* Task objective *
Count the lines of the material below that contain the string "masks", treating uppercase and lowercase letters as different. Give only the number.

* Available records *
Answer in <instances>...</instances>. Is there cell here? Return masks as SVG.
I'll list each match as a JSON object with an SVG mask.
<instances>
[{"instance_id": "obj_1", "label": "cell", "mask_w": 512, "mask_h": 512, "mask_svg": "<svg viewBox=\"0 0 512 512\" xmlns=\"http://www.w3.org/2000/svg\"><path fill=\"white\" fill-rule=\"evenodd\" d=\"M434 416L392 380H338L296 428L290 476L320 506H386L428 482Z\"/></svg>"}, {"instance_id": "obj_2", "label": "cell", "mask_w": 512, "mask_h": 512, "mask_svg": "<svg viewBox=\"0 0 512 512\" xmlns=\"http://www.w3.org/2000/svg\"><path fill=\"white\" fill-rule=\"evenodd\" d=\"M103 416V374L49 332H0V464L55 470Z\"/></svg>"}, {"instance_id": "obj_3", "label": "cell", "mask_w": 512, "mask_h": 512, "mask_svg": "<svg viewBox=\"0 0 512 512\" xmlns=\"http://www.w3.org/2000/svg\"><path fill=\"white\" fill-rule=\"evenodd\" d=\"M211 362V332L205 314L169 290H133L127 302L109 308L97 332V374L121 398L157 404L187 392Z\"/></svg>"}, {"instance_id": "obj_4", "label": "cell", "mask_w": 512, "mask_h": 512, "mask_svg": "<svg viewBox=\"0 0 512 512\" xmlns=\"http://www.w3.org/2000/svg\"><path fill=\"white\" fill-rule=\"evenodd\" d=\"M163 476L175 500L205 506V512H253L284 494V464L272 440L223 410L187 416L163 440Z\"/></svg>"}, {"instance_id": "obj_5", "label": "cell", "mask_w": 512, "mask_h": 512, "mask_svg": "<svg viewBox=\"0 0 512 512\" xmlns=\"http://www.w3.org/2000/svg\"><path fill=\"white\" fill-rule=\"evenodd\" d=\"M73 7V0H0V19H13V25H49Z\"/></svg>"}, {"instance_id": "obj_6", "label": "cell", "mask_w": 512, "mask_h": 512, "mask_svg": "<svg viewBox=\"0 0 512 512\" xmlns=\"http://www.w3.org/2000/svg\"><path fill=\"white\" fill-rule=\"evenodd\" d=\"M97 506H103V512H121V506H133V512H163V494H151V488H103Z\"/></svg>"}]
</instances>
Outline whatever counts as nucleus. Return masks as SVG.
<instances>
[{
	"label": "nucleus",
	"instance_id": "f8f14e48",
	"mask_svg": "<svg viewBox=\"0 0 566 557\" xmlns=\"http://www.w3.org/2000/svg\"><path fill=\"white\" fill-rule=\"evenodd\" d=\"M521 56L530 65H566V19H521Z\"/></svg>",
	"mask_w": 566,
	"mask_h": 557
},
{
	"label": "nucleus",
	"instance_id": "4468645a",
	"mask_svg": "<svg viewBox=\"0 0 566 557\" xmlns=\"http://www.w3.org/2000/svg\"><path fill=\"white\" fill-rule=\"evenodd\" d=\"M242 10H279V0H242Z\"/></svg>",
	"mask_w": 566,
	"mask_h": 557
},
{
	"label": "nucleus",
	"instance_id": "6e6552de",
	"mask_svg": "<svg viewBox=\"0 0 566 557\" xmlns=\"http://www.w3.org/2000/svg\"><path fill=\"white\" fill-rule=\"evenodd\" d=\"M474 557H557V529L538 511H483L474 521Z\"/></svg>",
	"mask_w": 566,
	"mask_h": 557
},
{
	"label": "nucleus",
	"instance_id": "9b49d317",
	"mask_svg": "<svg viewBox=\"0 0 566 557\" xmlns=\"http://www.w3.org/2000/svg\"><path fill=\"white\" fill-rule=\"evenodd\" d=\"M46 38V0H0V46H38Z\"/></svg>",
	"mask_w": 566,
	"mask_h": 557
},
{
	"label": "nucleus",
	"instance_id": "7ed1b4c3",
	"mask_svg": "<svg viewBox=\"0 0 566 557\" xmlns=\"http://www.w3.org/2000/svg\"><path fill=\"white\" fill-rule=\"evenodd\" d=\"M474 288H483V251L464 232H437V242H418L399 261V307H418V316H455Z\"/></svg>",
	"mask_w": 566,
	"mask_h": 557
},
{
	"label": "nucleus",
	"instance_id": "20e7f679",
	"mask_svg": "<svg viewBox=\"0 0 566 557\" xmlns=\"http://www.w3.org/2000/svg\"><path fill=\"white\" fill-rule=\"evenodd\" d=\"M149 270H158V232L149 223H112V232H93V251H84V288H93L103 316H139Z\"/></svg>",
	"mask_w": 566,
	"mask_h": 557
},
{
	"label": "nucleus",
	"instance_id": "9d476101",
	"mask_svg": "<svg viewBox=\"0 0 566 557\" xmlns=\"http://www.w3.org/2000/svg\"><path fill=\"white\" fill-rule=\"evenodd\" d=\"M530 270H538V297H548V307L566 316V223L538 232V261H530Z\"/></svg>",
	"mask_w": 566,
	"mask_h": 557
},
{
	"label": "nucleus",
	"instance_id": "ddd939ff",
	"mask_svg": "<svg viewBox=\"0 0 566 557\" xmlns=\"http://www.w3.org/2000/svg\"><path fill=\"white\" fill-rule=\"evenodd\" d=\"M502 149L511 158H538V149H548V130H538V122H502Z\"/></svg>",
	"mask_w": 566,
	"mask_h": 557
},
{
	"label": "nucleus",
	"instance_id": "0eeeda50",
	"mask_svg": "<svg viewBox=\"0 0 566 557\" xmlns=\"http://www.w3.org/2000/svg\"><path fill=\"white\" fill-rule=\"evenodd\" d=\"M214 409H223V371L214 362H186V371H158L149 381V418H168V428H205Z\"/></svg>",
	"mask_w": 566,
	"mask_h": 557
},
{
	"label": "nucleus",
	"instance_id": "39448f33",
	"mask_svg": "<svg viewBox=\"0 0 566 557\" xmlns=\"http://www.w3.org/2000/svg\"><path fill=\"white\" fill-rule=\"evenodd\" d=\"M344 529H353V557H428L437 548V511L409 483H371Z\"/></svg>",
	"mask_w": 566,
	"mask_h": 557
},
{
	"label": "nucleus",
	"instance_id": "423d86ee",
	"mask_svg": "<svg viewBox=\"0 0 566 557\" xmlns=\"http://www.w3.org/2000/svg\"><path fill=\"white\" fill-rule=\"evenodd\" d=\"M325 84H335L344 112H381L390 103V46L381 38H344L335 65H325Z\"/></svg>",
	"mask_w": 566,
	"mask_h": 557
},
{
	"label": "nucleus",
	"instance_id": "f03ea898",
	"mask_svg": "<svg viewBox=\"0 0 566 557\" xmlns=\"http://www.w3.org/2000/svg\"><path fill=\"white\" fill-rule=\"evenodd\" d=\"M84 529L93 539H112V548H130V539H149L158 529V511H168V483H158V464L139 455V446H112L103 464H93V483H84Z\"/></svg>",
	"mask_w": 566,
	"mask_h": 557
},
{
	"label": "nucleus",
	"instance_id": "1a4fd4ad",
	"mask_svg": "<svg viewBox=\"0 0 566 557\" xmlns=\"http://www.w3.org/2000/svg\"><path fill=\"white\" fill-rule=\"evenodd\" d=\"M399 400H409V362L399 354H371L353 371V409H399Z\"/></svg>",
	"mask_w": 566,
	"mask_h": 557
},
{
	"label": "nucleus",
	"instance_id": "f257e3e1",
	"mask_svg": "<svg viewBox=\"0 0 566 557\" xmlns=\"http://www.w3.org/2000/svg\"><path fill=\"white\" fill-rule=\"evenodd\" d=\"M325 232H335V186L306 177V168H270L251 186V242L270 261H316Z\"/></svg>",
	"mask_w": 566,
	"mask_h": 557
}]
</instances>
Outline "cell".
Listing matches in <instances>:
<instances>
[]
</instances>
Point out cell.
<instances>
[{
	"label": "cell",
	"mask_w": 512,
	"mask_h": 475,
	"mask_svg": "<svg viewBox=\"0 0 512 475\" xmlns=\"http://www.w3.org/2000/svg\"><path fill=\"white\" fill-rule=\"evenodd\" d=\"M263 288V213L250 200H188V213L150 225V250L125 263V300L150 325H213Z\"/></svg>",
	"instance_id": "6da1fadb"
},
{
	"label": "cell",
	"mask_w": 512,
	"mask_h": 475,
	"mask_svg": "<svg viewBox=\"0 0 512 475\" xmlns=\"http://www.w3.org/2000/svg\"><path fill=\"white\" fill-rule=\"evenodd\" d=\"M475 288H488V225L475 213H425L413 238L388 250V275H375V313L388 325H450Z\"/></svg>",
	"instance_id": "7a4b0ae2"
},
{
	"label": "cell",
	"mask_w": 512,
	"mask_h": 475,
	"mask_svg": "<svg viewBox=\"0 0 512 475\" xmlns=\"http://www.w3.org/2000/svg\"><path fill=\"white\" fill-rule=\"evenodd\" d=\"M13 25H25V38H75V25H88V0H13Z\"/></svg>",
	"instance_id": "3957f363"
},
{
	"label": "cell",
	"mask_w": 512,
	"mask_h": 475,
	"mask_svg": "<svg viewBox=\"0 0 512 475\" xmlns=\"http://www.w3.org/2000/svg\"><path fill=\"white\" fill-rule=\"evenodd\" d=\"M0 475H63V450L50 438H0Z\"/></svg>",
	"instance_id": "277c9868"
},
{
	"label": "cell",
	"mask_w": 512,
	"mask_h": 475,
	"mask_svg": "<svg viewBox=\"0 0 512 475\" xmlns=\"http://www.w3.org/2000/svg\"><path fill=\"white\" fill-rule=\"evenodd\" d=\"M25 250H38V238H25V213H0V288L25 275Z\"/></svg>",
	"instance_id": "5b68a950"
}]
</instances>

* The result *
2